_PROBLEMS TO WORK ON_
1. According to the court opinion, who was driving the car that rear-ended the vehicle Akeredolu was riding in?
2. Reproduce the part of the court opinion that opens with the words containing "This Court has" and closes with "or paragraph number.".

Segment Start: SOURCE TEXT

Opinion
1:21-CV-00581
03-30-2022
MEMORANDUM OPINION AND ORDER
Honorable Edmond E. Chang, United States District Judge
Frencshun Akeredolu brought this action against the United States under the Federal Tort Claims Act, 28 U.S.C. § 2671, et seq. and 28 U.S.C. § 1346(b)(1). R. 12, Am. Compl. ¶ 6. The government now brings a motion for summary judgment on statute of limitations grounds. R. 15, Def.'s Br. at 1. The government argues that the complaint was filed after the expiration of the six-month statute of limitations period required by 28 U.S.C. §§ 2401(b), 2675(a). Id. Akeredolu resists the limitations defense by attempting to raise a factual question on when the denial was mailed and whether the government sent the denial-of-claim letter by certified mail, and (failing the first two arguments) she tries to invoke equitable tolling. R. 18, Pl.'s Resp. at 2-4. None of those responses raises a genuine issue of material fact against the limitations defense, and the government's summary judgment motion must be granted.
This Court has federal-question jurisdiction over the Federal Torts Claims Act under 28 U.S.C. § 1331. The limitations flaw discussed in the Opinion is not an obstacle to subject matter jurisdiction. United States v. Wong, 575 U.S. 402, 409 (2015) (holding that the time limits in 28 U.S.C. § 2401(b) are not jurisdictional). Citations to the record are noted as “R.” followed by the docket number and the page or paragraph number.
This Opinion refers to Akeredolu with she/her pronouns, because the response brief does so, R. 18 at 1, as does the Amended Complaint in the prefatory paragraph and certain other paragraphs, R. 12 at 1; R. 12 ¶ 17. But there are other references to the Plaintiff with male pronouns. Id. ¶¶ 6, 8.
I. Background
In deciding a motion for summary judgment, the Court views the evidence in the light most favorable to the non-moving party. Matsushita Elec. Indus. Co. v. Zenith Radio Corp., 475 U.S. 574, 587 (1986). The facts below are undisputed unless otherwise noted.
In August 2017, Akeredolu was a passenger in a vehicle in the South Loop area of Chicago when the car was rear-ended by the driver of another car. R. 16, DSOF ¶ 1; Am. Compl. ¶¶ 10, 16. The driver of the other car turned out to be an FBI Task Force officer, Bryan Carr. Am. Compl. ¶ 16. Because she suffered injuries in the collision, Akeredolu filed an administrative claim with the FBI as required by the Federal Tort Claims Act (commonly known in federal litigation as the FTCA). DSOF ¶ 2; 28 U.S.C. § 2401(b).

Segment End: SOURCE TEXT
Segment Start: EXERCISE DATA

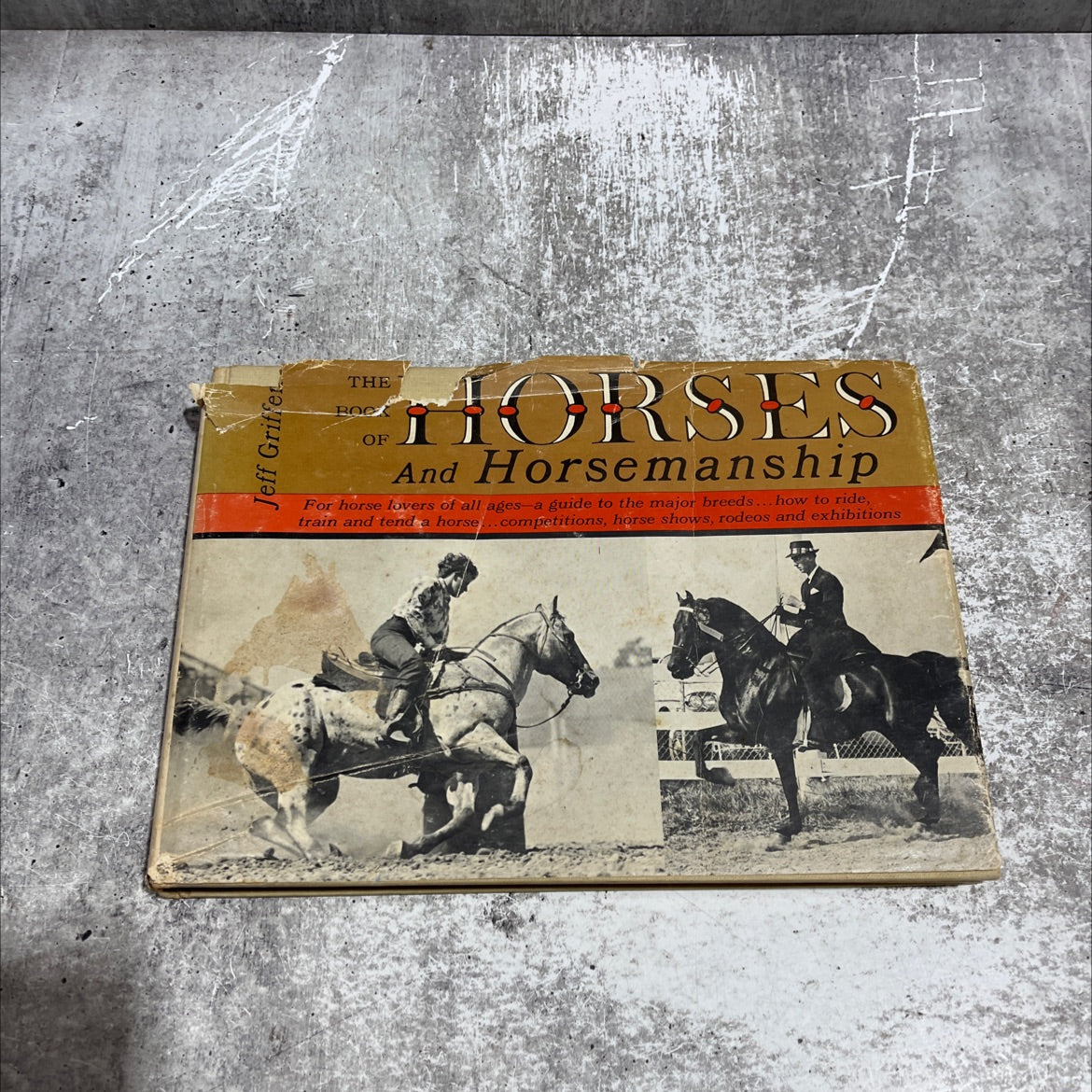 the book of horses and horsemanship book, by Jeff Griffen, 1963 Hardcover image 1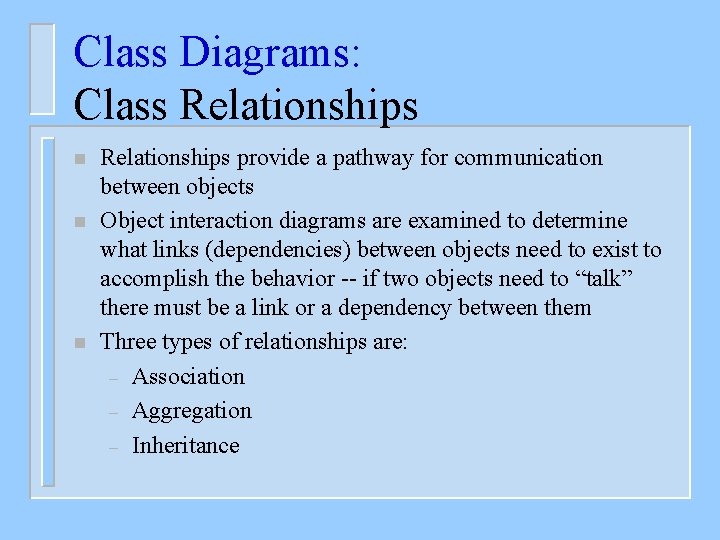 Class Diagrams: Class Relationships n n n Relationships provide a pathway for communication between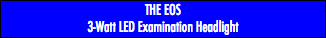 THE EOS 3-Watt LED Examination Headlight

Segment End: EXERCISE DATA

_ANSWERS TO THIS EXERCISE_
1. An FBI Task Force officer, Bryan Carr.

2.
This Court has federal-question jurisdiction over the Federal Torts Claims Act under 28 U.S.C. § 1331. The limitations flaw discussed in the Opinion is not an obstacle to subject matter jurisdiction. United States v. Wong, 575 U.S. 402, 409 (2015) (holding that the time limits in 28 U.S.C. § 2401(b) are not jurisdictional). Citations to the record are noted as “R.” followed by the docket number and the page or paragraph number.